Pastor Marc Rice from the Montesano Church of God in Montesano, Washington, has been inspired by the frontline workers who are caring for their communities all over the world. “God is in their service, especially for those who put themselves at risk for others.” The presence of the Holy Spirit and seeing answer to prayer has been an encouragement for Pastor Marc and his congregation.
Pastor Paul Strozier of Madison Park Church of God in Anderson, Indiana, has been encouraged to see the church embracing new ways to share the gospel. “We are twenty years into a new millennium, but we have been holding onto the classic ways of doing things. With the pandemic, we are being forced to try new things. It’s no longer optional.” Pastor Paul said this is pushing congregations to simplify and prioritize. Churches will have to wrestle with determining their non-negotiables and figure out how to target staff and volunteer assignments to care for the new online components of worship and the people who are engaging with them.
When 15th Avenue Church of God of Fort Lauderdale, Florida, wrestled with what to do with their food ministry during the pandemic, Pastor Baron Mashack said the congregation members refused to halt the ministry. “We didn’t want to put our volunteers in jeopardy, but the congregation said no. They said, ‘People need us. We can’t abandon them now.’” The congregation has also resumed activities they used to use in the past like prayer partners and prayer and devotional meetings as ways to stay connected and care for one another during the stay-at-home order. Pastor Baron told his congregation early on if they did their part and persevered, the church could “come out of this stronger than ever.”
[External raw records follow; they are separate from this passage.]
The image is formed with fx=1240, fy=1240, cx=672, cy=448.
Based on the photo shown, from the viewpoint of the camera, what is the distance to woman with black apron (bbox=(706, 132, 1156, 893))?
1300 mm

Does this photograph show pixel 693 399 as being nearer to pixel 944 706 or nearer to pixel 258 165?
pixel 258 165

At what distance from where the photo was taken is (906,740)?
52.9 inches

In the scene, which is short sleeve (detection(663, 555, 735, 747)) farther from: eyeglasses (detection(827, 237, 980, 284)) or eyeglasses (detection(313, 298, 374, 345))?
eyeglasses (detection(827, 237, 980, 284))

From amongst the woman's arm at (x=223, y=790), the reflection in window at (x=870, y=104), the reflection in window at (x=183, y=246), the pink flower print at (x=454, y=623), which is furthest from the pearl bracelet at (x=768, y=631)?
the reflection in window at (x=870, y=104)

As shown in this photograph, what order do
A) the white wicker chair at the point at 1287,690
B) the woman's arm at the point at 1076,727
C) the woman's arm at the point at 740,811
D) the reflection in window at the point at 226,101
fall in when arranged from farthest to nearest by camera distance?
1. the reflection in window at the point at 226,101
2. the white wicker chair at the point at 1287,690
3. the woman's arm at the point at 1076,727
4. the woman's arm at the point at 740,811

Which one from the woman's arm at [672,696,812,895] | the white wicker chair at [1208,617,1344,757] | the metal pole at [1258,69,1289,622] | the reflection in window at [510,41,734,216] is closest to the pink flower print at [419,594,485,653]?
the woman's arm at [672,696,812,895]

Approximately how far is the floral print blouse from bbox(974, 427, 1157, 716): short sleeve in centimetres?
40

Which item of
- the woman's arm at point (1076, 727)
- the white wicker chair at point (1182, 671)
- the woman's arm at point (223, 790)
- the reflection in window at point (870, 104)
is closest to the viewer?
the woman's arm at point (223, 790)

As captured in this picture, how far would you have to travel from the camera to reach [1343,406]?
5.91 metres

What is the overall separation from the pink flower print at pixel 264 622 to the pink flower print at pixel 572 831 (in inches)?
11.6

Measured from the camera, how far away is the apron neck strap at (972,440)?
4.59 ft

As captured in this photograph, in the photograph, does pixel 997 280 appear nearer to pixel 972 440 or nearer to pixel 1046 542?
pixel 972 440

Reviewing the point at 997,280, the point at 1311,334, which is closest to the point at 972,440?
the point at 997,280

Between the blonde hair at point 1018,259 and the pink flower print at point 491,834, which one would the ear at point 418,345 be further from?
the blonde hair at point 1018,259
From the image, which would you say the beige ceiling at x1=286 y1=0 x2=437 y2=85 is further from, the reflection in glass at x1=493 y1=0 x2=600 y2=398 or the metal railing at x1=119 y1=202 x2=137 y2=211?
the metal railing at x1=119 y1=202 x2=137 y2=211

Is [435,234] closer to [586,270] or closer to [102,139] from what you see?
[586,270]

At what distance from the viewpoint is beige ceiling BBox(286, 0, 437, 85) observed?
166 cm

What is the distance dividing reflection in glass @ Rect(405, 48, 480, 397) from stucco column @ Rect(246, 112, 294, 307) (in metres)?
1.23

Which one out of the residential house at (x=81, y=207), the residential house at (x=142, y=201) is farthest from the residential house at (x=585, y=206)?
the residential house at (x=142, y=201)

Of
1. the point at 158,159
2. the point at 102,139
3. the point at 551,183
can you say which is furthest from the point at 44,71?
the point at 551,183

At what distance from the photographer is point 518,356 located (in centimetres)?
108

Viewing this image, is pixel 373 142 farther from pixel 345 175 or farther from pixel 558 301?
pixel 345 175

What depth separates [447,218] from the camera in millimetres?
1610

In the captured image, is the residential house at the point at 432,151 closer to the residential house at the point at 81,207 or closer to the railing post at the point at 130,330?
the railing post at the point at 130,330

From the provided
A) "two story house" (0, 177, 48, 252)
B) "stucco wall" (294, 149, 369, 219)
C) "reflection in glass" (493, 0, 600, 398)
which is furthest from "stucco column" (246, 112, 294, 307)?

One of the ways the Community Church of God in Mount Carmel, Illinois, put hands and feet to the call to serve their community is through a food drive. Pastor Joy Sherman was encouraged by how congregation members, and also community members with no ties to the church, showed up in big ways to support the need. The congregation was also able to keep up with their food ministry to local school children even while schools were closed for in-person instruction. “This season has given us opportunities to dream of new ways to serve our community,” said Pastor Joy.
God has been moving through Church of God congregations in this difficult season. God has been faithful to his promise that he would be with us. In a season when we have watched our routines and comforts being stripped away, God is showing his people new ways to meet needs, serve others, and share the limitless love of the Father with the world.
Jaymie Dieterle is a freelance writer with a passion for books, reading, and life-long learning. She enjoys writing adult small group and Sunday school curriculum for Warner Press. Jaymie and her family live in Anderson, Indiana, and they are actively involved at Madison Park Church of God.